▸ **Short problem A**: Check each statement against the blog entries and answer yes or no, quoting the deciding words: (i) Felicia watched The Exorcism of Emily Rose with Audrey Lim; (ii) the writer watched My Date with a Vampire 3 at Amelia's; (iii) the writer calls the weather bad.

▸ **Source document**:
——————

DON'T YOU LIKE TO SEE MY FACE TWISTED WITH HELPLESSNESS. ARE YOU HAPPY NOW.


10:59 PM


you're so much of a jerk.


4:30 PM
Friday, November 25, 2005


i saw so many people in one day i couldn't really take it. it was sort of shocking also, because i didn't really expect to see them in real life. FELTAY is envious whooping shocking. what will i do without my ultimate bestestestestest gossip partner? no more chats with her during jap class already. ): nada. zilch. man i will be bored. there's still the almighty omnipresent handphone phew wonderful thang.

didn't really get to play much today. (actually i was planning to drown myself at home with books) played this totally awful match against two big time imbeciles. one was a kiddo half my height, or less, and another was a ditto of a nerdy geeky idiotic geek who shoots like a stupid gay. defence was slack because i was put off by their stupid idiotic attitudes. they reckon they're "im-pro-hey-i-can-thrash-you-two-with-my-pinky-finger" and NO WAY we could easily kick their butts but we didn't because we decided they were worthless. HARHAR. they all suck bad. back court kiddos get a life won't ya. i felt so rash i wanted to flatten the small kiddo into pulp. he was really small and uhm, not agile but pseudo-agile pseudo-pro. revolting.


9:47 PM


this is from wednesday. felicia went to watch the exorcism of emily rose with audrey lim and from that day on, felicia decided to make it a habit to sleep before the demonic hour, 3am because that was what the movie portrayed. the movie is based on a true story so felicia decided to believe it rather than not believe it and risk spotting demons at 3am. no way man.

this is from today. I'M AT HOME and this is no strange fact. in fact, i have a lot of things to do. a lot of stupid things. harhar.



i'm thinking of closing this blog because it no longer serves any purpose except disruption and distraction and i'm no longer interested in blogging.


12:39 PM
Tuesday, November 22, 2005


FELTAY IS BACK. she must have freezed over there. poor taitai.



it's freezing cold right now. the weather's good, albeit the rain. (: i went over to amelia's today for vcd watching. i like my date with a vampire 3 so i could watch it a thousand times without getting sick of it. makes me feel bizarre though, armageddon?! no thanks dude. i'd never want to live to tell the tale.

——————

▸ **Listing**:
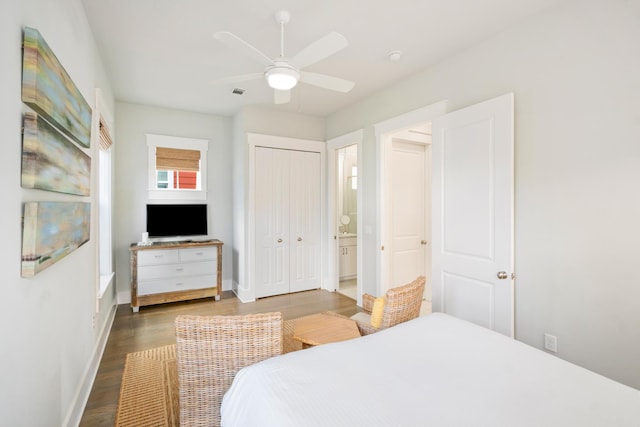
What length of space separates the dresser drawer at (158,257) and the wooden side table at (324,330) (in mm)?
2620

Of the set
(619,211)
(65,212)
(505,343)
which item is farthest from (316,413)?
(619,211)

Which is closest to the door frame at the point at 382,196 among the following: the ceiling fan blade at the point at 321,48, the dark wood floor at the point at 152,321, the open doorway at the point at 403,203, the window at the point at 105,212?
the open doorway at the point at 403,203

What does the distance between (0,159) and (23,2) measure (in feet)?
2.33

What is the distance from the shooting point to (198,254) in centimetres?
449

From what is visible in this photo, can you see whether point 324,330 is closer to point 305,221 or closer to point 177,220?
point 305,221

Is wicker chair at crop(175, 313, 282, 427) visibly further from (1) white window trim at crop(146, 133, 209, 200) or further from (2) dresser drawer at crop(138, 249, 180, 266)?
(1) white window trim at crop(146, 133, 209, 200)

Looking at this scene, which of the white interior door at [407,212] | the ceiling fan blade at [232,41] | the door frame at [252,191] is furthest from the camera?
the door frame at [252,191]

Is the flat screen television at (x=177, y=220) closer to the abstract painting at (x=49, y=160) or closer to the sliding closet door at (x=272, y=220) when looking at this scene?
the sliding closet door at (x=272, y=220)

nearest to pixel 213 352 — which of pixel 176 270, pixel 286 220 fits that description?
pixel 176 270

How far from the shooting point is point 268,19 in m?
2.46

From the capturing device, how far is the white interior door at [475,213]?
2547 mm

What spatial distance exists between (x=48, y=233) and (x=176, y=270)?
3.07 metres

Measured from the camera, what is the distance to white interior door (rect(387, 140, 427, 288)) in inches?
168

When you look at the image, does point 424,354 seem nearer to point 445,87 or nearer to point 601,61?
point 601,61
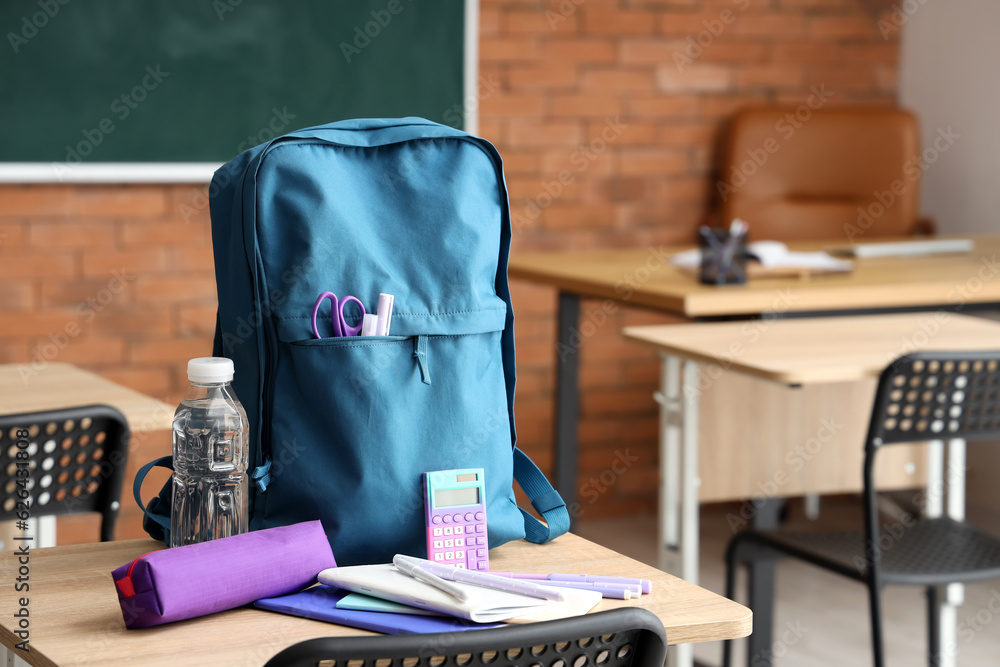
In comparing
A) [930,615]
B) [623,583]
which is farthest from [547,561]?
[930,615]

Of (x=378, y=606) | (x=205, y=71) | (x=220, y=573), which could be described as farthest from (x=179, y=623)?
(x=205, y=71)

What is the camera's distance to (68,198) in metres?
3.42

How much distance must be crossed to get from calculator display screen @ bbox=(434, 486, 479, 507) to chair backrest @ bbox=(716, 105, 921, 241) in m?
3.15

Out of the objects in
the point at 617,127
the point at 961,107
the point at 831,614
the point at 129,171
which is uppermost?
the point at 961,107

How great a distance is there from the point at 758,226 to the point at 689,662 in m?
2.43

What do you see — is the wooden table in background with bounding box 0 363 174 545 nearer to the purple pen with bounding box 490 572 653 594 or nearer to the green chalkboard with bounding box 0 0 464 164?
the purple pen with bounding box 490 572 653 594

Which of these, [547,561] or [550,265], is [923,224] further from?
[547,561]

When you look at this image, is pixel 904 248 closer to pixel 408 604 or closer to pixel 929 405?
pixel 929 405

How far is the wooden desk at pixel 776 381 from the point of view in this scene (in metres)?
2.28

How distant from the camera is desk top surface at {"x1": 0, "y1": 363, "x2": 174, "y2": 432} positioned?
195cm

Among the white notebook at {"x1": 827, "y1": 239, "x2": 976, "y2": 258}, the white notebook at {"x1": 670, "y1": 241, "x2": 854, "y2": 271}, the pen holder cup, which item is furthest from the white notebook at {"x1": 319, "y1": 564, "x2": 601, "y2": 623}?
the white notebook at {"x1": 827, "y1": 239, "x2": 976, "y2": 258}

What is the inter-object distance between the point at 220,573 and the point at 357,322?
0.28 meters

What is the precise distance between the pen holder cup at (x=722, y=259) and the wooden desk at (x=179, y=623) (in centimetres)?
182

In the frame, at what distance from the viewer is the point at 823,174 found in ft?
14.1
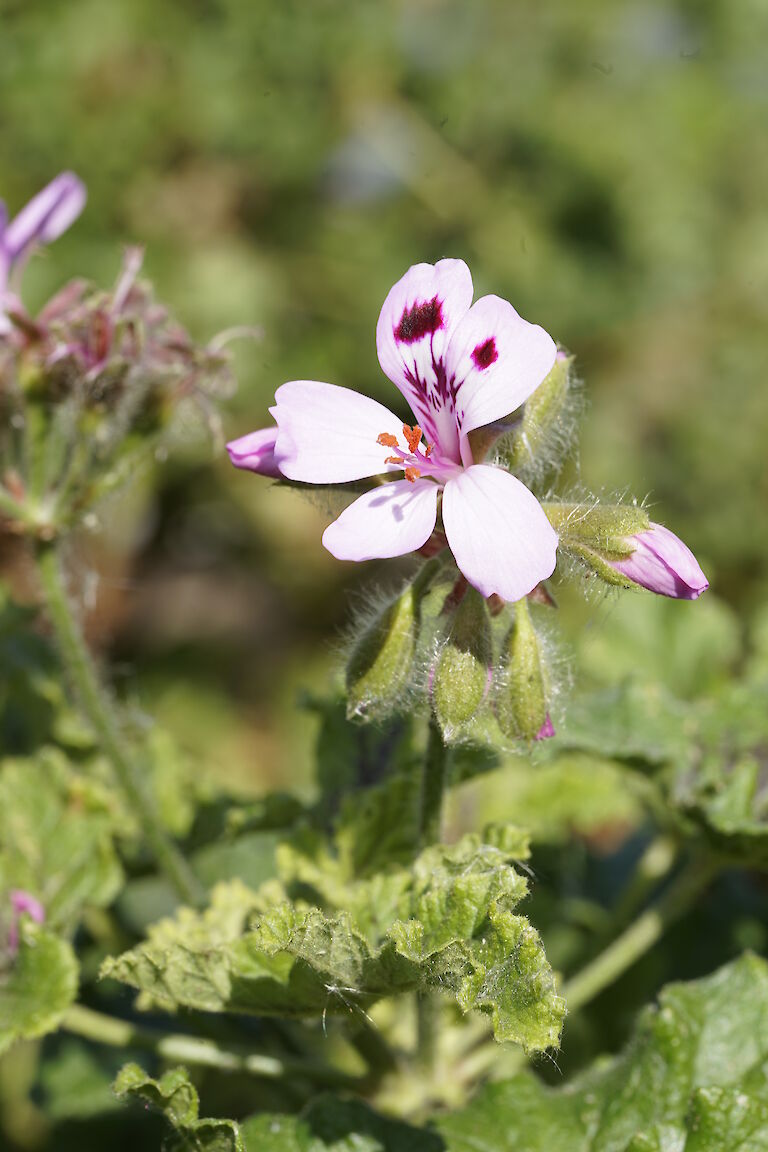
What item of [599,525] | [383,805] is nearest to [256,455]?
[599,525]

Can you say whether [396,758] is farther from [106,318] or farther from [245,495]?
[245,495]

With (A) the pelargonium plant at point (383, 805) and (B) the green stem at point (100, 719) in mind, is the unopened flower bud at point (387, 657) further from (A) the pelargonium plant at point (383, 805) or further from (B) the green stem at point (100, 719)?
(B) the green stem at point (100, 719)

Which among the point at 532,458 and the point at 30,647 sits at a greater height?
the point at 532,458

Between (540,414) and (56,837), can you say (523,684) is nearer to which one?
(540,414)

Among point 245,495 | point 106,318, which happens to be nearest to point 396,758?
point 106,318

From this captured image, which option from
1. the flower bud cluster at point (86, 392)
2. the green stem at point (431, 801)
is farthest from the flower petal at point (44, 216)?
the green stem at point (431, 801)
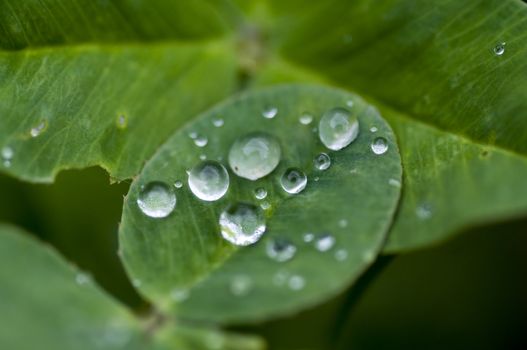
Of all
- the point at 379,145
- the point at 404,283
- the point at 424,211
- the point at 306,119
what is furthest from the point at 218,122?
the point at 404,283

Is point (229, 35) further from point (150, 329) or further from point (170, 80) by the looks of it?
point (150, 329)

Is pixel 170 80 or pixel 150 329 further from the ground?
pixel 170 80

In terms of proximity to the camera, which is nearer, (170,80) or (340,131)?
(340,131)

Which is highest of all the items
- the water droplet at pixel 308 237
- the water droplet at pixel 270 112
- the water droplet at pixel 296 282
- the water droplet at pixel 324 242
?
the water droplet at pixel 270 112

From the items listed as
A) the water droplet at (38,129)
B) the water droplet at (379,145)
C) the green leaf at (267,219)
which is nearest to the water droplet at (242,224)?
the green leaf at (267,219)

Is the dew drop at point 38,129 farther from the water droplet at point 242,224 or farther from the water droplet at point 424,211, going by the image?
the water droplet at point 424,211

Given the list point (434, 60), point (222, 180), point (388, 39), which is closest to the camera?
point (222, 180)

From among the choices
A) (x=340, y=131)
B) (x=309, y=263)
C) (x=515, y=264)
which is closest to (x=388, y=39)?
(x=340, y=131)

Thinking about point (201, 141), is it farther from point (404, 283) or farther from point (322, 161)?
point (404, 283)
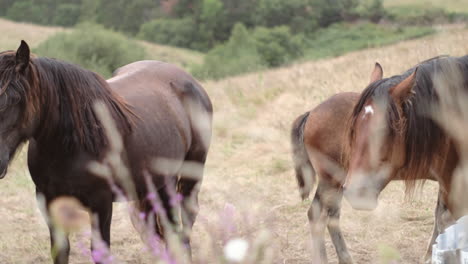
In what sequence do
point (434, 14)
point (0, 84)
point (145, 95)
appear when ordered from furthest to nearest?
point (434, 14) → point (145, 95) → point (0, 84)

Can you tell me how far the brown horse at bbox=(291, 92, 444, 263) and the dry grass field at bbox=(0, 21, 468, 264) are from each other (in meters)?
0.25

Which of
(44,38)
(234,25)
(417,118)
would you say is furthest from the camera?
(234,25)

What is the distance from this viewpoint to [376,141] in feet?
9.70

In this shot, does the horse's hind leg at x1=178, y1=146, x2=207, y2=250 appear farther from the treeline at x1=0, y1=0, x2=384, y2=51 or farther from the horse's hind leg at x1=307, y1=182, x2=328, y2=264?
the treeline at x1=0, y1=0, x2=384, y2=51

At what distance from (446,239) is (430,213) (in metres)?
3.35

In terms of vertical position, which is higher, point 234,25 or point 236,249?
point 236,249

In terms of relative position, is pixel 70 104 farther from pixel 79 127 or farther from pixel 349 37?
pixel 349 37

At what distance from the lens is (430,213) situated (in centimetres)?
521

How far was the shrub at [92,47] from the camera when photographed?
24.4 m

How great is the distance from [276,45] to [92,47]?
12.9 m

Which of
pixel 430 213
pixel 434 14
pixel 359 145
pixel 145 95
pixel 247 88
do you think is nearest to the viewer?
pixel 359 145

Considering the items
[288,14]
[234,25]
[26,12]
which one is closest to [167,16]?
[234,25]

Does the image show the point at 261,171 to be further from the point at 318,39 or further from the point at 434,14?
the point at 318,39

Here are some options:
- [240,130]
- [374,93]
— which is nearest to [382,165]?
[374,93]
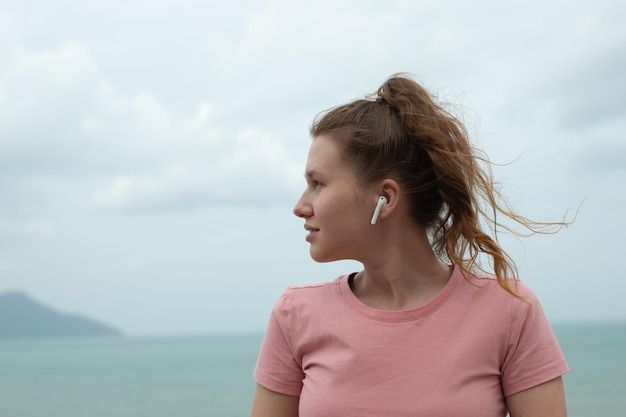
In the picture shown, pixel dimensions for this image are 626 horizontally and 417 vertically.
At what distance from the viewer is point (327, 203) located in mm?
2129

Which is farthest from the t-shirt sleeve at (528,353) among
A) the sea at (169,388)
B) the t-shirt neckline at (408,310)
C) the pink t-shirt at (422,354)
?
the sea at (169,388)

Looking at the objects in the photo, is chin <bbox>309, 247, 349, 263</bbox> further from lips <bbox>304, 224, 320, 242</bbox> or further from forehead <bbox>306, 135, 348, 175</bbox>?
forehead <bbox>306, 135, 348, 175</bbox>

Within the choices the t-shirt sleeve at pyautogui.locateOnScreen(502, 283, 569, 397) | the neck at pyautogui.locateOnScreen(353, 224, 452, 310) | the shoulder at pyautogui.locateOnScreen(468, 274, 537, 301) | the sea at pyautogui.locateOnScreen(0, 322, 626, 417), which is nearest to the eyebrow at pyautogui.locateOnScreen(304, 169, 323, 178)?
the neck at pyautogui.locateOnScreen(353, 224, 452, 310)

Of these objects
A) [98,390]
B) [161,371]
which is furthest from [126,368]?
[98,390]

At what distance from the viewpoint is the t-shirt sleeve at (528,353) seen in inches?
81.7

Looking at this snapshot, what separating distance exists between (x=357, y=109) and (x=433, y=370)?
644 mm

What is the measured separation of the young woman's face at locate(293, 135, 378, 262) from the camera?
2.13 meters

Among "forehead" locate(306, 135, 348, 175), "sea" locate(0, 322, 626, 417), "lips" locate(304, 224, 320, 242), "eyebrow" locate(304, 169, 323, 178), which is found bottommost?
"lips" locate(304, 224, 320, 242)

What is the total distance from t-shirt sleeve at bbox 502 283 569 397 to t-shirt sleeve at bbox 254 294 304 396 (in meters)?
0.51

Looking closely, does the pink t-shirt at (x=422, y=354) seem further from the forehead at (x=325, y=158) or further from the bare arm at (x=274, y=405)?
the forehead at (x=325, y=158)

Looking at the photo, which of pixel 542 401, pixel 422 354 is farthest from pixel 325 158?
pixel 542 401

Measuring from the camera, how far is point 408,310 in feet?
7.13

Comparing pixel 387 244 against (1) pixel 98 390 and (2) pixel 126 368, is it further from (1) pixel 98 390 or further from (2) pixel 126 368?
(2) pixel 126 368

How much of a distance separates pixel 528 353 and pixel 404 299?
0.32 metres
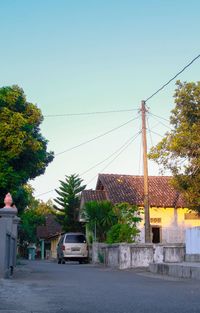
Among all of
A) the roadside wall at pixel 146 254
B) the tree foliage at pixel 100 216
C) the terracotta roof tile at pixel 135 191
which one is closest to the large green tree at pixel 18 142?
the roadside wall at pixel 146 254

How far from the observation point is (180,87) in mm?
26719

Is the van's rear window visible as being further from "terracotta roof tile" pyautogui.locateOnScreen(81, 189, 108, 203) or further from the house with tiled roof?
"terracotta roof tile" pyautogui.locateOnScreen(81, 189, 108, 203)

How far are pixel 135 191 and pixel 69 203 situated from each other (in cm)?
1774

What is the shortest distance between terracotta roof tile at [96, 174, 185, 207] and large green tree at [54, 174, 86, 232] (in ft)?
37.8

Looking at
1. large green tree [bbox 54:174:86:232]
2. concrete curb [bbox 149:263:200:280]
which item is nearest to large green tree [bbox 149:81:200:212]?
concrete curb [bbox 149:263:200:280]

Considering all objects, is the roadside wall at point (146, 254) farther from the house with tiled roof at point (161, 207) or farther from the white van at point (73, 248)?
the house with tiled roof at point (161, 207)

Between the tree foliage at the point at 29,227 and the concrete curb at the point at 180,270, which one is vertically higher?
the tree foliage at the point at 29,227

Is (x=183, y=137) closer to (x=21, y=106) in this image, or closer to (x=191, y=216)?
(x=21, y=106)

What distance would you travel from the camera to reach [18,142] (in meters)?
21.6

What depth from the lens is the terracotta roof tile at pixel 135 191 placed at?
129ft

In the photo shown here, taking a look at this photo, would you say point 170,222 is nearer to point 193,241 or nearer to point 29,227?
point 193,241

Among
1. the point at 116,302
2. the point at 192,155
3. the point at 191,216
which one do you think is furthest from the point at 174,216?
the point at 116,302

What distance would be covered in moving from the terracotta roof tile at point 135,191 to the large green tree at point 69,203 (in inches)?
453

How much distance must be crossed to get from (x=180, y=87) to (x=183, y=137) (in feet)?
9.39
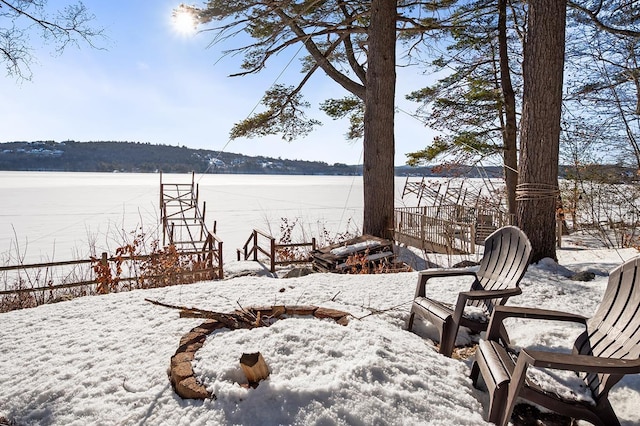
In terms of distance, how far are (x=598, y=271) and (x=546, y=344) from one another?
217 cm

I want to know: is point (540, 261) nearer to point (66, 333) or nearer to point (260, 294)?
point (260, 294)

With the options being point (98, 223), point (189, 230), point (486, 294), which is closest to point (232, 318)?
point (486, 294)

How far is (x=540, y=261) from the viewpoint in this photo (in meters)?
4.19

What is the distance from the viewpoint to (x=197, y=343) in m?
2.09

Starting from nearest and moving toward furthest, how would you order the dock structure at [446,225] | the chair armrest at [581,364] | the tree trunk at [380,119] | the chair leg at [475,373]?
1. the chair armrest at [581,364]
2. the chair leg at [475,373]
3. the tree trunk at [380,119]
4. the dock structure at [446,225]

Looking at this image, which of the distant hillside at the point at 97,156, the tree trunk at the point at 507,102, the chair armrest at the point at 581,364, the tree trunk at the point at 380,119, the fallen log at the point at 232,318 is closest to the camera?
the chair armrest at the point at 581,364

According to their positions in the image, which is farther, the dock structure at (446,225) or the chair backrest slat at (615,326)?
the dock structure at (446,225)

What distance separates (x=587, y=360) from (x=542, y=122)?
3554 millimetres

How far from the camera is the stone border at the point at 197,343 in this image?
1665 mm

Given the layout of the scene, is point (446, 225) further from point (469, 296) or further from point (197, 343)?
point (197, 343)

——————

▸ **Short problem B**: Update the rows from the first one down through the line containing "3.07 metres" by replacing "ceiling fan blade" with "ceiling fan paddle" and changing nothing else. Leave the pictures out.

▸ **Result A**:
(i) Yes: "felicia went to watch the exorcism of emily rose with audrey lim"
(ii) Yes: "i went over to amelia's today for vcd watching. i like my date with a vampire 3"
(iii) No: "the weather's good, albeit the rain."

▸ **Result B**:
What length of space separates the dresser drawer at (158,257) and the wooden side table at (324,330) (in mm)?
2620

Of the set
(619,211)
(65,212)
(505,343)
which item is farthest from (316,413)?
(619,211)

Which is closest to the door frame at the point at 382,196 among the following: the ceiling fan paddle at the point at 321,48, the dark wood floor at the point at 152,321, the open doorway at the point at 403,203, the window at the point at 105,212?
the open doorway at the point at 403,203

What does the distance between (0,159) and (23,2) measure (in feet)?
2.33

What is the distance from the shooting point to (198,254) in centimetres?
449

From what is visible in this photo, can you see whether point 324,330 is closer to point 305,221 or closer to point 177,220?
point 305,221

Is wicker chair at crop(175, 313, 282, 427) visibly further from (1) white window trim at crop(146, 133, 209, 200) or further from (2) dresser drawer at crop(138, 249, 180, 266)?
(1) white window trim at crop(146, 133, 209, 200)

Looking at this scene, which of the white interior door at [407,212] | the ceiling fan paddle at [232,41] | the door frame at [252,191] is furthest from the camera?
the door frame at [252,191]

Is the flat screen television at (x=177, y=220) closer to the abstract painting at (x=49, y=160) or closer to the sliding closet door at (x=272, y=220) when looking at this scene?
the sliding closet door at (x=272, y=220)

nearest to pixel 213 352 — which of pixel 176 270, pixel 286 220 fits that description?
pixel 176 270

How far from the shooting point is point 268,19 in m?
2.46

From the capturing device, how far is the white interior door at [475,213]?
2547 mm

What spatial distance exists between (x=48, y=233) and (x=176, y=270)?
3.07 metres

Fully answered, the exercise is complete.